Si usted tiembla aún por algunas cosas, pídale al Señor resucitado la gracia de pasar de temor al amor, y del amor a la alegría. Si esto fue lo que hizo él con sus discípulos, no veo por qué no pueda hacerlo con usted, señor, ya que se confiesa cristiano. ¿No es usted también uno de los suyos, según me ha dicho hace un momento? Por designios misteriosos de la Providencia, ha nacido usted dos mil años después de los acontecimientos que aquí han quedado señalados, pero eso no quita que sea un discípulo con la misma dignidad, derechos y deberes que los primeros discípulos de la historia cristiana.

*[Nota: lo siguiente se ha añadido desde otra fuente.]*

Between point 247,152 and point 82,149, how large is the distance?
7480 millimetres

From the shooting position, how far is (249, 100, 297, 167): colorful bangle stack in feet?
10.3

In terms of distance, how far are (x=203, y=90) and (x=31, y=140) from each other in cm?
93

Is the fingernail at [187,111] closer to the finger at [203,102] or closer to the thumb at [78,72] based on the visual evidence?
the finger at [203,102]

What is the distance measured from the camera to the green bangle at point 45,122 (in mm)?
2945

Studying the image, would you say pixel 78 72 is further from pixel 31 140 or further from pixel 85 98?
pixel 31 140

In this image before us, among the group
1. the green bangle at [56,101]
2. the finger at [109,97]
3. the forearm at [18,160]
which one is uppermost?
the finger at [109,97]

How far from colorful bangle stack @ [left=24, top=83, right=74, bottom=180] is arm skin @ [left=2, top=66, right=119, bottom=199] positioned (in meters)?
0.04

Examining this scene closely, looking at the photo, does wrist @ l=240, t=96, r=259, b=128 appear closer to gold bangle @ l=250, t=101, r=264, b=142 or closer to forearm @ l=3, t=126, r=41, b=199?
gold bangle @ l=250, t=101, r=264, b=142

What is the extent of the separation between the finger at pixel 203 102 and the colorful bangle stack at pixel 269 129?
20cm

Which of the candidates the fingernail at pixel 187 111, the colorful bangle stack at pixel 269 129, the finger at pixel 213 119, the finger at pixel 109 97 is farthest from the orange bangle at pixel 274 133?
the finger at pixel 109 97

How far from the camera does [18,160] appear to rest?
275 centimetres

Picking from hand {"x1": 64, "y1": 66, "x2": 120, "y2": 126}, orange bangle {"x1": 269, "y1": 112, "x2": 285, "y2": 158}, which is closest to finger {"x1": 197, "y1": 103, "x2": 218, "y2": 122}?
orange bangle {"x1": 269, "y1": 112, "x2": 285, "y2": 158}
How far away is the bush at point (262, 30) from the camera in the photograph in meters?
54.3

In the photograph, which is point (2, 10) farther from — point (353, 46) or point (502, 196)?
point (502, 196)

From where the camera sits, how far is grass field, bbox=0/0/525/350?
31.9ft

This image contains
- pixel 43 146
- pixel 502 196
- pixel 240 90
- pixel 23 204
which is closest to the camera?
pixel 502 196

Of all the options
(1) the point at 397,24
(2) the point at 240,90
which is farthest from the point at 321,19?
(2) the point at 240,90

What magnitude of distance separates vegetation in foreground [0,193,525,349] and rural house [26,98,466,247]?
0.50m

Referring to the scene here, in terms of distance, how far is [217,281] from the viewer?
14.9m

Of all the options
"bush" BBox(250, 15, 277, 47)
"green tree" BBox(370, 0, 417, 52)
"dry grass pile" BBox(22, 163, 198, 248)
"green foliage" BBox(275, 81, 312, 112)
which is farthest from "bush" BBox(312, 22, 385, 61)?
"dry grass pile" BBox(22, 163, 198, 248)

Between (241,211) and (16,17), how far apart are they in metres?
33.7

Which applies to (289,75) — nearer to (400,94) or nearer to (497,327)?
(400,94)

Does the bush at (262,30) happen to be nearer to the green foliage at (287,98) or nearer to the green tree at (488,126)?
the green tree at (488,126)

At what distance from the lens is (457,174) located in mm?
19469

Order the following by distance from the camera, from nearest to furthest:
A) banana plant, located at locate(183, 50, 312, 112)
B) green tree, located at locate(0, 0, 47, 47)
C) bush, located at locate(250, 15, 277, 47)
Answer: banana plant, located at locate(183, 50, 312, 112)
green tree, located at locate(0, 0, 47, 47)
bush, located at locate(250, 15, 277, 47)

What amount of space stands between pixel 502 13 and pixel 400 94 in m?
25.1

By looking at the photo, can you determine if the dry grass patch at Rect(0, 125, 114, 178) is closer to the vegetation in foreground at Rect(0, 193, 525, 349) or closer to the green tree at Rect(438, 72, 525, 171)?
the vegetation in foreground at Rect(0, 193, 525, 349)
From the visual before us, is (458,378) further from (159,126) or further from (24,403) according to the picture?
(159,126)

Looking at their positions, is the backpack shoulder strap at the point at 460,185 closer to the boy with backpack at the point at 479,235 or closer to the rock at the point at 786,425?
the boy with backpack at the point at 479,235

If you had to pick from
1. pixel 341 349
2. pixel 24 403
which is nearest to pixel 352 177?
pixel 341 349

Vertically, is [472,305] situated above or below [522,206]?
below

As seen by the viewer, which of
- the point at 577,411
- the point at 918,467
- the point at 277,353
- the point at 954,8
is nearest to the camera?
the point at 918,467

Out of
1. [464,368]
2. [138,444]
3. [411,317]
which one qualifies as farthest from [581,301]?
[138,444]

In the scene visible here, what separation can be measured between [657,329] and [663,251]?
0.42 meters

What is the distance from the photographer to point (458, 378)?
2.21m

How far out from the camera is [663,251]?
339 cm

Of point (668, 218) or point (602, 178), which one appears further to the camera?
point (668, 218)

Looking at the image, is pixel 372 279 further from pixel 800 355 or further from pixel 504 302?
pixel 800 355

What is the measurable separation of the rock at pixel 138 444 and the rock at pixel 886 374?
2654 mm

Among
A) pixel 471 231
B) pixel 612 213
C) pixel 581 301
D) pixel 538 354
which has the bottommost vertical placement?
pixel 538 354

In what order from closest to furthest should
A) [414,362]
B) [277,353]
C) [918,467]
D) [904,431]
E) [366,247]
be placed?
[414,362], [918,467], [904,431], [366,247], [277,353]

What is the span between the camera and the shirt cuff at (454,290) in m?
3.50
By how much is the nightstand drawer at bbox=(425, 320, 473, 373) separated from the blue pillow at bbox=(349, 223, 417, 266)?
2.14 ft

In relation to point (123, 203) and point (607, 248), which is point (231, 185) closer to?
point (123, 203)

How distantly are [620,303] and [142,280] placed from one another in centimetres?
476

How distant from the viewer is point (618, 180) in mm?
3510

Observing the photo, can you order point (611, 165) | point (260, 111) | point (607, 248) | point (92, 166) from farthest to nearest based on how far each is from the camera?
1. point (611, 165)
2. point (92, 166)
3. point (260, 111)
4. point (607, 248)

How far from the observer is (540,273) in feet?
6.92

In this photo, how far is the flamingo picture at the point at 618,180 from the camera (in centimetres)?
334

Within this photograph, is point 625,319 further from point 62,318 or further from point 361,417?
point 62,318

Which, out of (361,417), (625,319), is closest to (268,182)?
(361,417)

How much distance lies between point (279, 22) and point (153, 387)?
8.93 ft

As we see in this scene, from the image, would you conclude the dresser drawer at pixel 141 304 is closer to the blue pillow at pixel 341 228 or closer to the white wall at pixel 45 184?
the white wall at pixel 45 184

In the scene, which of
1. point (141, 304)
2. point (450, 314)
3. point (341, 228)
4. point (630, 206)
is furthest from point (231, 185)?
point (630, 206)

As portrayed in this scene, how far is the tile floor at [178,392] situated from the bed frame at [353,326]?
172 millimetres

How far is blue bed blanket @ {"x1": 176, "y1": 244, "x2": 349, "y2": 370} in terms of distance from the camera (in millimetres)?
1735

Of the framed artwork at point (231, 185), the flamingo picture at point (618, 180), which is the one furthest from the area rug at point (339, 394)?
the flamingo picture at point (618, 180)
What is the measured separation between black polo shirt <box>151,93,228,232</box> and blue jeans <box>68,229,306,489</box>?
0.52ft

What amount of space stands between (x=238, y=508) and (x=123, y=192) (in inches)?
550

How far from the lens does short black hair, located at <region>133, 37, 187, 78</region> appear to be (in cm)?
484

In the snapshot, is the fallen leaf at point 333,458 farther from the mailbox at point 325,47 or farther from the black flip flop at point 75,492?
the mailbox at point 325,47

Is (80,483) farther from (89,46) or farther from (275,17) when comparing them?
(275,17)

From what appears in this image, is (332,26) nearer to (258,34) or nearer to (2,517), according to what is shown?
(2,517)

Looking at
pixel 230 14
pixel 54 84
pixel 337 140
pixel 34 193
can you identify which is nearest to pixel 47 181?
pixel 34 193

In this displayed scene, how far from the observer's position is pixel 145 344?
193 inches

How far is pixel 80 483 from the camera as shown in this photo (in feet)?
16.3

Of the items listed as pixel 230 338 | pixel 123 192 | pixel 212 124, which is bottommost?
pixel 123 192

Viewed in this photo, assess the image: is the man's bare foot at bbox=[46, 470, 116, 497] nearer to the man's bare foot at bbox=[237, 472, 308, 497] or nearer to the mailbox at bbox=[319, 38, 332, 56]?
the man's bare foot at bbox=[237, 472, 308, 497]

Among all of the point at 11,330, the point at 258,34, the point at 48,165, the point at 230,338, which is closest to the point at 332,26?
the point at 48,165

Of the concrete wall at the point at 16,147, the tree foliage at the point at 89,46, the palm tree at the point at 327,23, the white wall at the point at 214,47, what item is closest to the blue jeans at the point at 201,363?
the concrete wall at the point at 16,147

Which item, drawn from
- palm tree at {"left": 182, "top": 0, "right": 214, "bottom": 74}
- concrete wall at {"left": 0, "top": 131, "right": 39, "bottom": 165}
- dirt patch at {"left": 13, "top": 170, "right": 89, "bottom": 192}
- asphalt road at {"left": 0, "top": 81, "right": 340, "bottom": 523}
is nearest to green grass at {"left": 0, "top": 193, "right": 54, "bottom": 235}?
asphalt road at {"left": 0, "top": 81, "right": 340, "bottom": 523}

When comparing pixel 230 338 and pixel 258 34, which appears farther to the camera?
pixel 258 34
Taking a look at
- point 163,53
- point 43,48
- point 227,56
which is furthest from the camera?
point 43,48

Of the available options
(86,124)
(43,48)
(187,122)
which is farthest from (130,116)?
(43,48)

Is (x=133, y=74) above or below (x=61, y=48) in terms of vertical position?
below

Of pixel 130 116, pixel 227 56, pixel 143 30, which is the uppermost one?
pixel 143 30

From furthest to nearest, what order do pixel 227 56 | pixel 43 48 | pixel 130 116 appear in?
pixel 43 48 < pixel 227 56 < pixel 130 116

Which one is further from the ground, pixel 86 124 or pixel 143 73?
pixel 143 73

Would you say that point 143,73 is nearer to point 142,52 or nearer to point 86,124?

Miedo a la muerte, a la soledad, a la enfermedad; miedo a no gustar o a que nada nos guste; miedo a los aviones o a las patinetas; miedo a los rinocerontes o a las lagartijas, a los virus o a los antivirus. ¡Ah, son tantos nuestros temores! Pero pida usted, señor, y se le dará. Pida al Señor que lo libre de sus miedos. Si lo hace usted con perseverancia, seguramente lo obtendrá. Y ahora, adiós, amigo mío; o, en todo caso, hasta la próxima. ¡Felices pascuas de resurrección!